**LISTING**:
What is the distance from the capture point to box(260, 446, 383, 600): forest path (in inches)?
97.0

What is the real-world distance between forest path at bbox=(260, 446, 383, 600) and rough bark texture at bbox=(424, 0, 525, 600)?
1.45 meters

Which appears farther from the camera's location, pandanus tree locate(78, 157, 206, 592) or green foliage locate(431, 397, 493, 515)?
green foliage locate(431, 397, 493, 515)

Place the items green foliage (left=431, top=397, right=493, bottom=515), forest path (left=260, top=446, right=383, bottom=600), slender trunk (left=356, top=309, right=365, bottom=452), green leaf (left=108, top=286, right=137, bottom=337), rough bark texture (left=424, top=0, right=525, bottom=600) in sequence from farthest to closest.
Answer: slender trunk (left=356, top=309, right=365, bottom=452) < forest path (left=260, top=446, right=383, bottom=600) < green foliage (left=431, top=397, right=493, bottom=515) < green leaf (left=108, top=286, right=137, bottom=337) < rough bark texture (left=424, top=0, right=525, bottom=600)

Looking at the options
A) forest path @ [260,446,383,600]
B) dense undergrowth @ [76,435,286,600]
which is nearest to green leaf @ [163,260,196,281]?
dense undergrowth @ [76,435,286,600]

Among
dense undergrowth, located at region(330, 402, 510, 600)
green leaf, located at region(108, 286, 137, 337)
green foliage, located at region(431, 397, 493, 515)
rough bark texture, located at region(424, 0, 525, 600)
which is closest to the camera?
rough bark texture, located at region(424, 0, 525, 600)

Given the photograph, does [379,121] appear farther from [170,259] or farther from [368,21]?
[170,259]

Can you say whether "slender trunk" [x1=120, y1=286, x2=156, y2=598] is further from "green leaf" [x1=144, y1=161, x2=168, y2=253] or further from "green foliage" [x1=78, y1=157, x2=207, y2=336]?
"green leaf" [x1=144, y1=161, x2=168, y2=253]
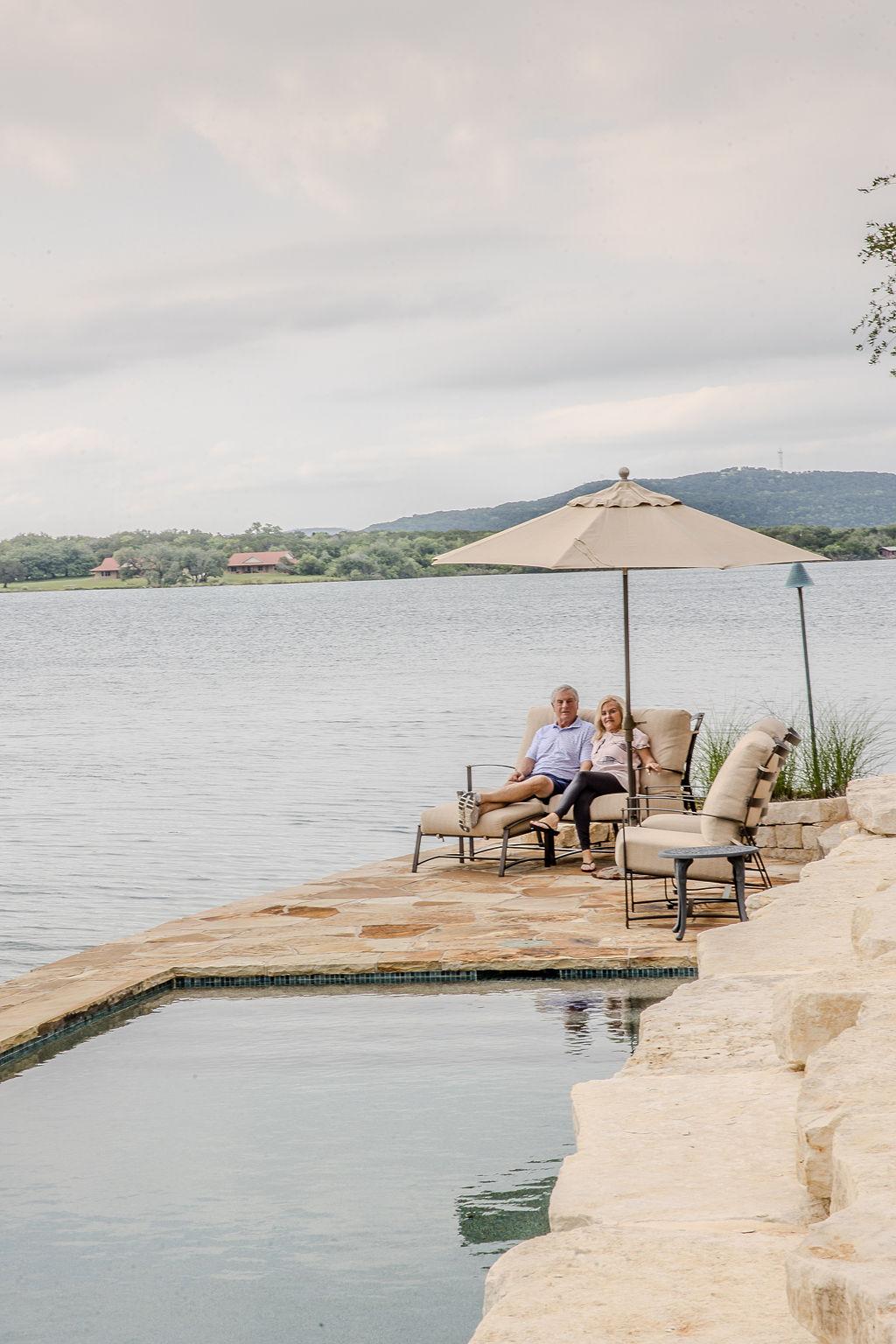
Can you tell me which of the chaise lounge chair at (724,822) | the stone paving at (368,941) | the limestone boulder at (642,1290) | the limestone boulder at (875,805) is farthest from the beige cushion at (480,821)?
the limestone boulder at (642,1290)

**GIVEN TASK**:
Rewrite the records, starting with the line containing "Can you tell" and continuing through the end of the records, as a two-column CSV with the header text,answer. Give one row per record, with each field in double quotation marks and any line breaks replaced by spaces.

**THE REPLY**:
text,answer
"Can you tell me which of the chaise lounge chair at (724,822) | the stone paving at (368,941) | the limestone boulder at (642,1290) | the limestone boulder at (875,805) is farthest from the beige cushion at (480,821)?","the limestone boulder at (642,1290)"